- Document passage:
◆ ◆ ◆ ◆ ◆

Are No Cost Mortgages A Real Deal?

The Real No Cost Mortgage is it really the real deal? I have been in the mortgage business since 1996, and so far I have never come across a Real No Cost Mortgage. Never ever. The Real Deal to No Cost Mortgages is that all mortgages have costs associated with them.

I shudder each time I see or hear advertising about this type of mortgage, especially in light of the mortgage industry collapse in 2007. I try really hard to not think about the folks that really get this mortgage and do not get told the truth about it. Keep reading for the Real Deal or Truth about these no cost mortgage offers.

How Do No Cost Mortgages Work?
Most No cost mortgage programs are all designed the same way: the interest rate of the loan is increased to cover the costs associated with the mortgage. Like I started out with this article, all mortgages have costs associated with them such as: paying a processor to process your loan, the cost for an appraisal, the underwriter, the title insurance policy, your credit report, tax and insurance escrows, and of course the money that your loan officer makes in their commission. All of these fees in one form or another get paid, and guess who pays them? That's right, you do. You will pay these fees one way or another.

◆ ◆ ◆ ◆ ◆

- Data:
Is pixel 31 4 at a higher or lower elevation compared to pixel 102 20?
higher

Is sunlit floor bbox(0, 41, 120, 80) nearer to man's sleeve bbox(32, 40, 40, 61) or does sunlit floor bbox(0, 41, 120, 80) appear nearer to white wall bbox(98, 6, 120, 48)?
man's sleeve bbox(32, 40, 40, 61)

◆ ◆ ◆ ◆ ◆

- Exercise: Reproduce word for word the part of the no-cost mortgage article that begins with the words "The Real No" and ends with "associated with them.".

- Task result:
The Real No Cost Mortgage is it really the real deal? I have been in the mortgage business since 1996, and so far I have never come across a Real No Cost Mortgage. Never ever. The Real Deal to No Cost Mortgages is that all mortgages have costs associated with them.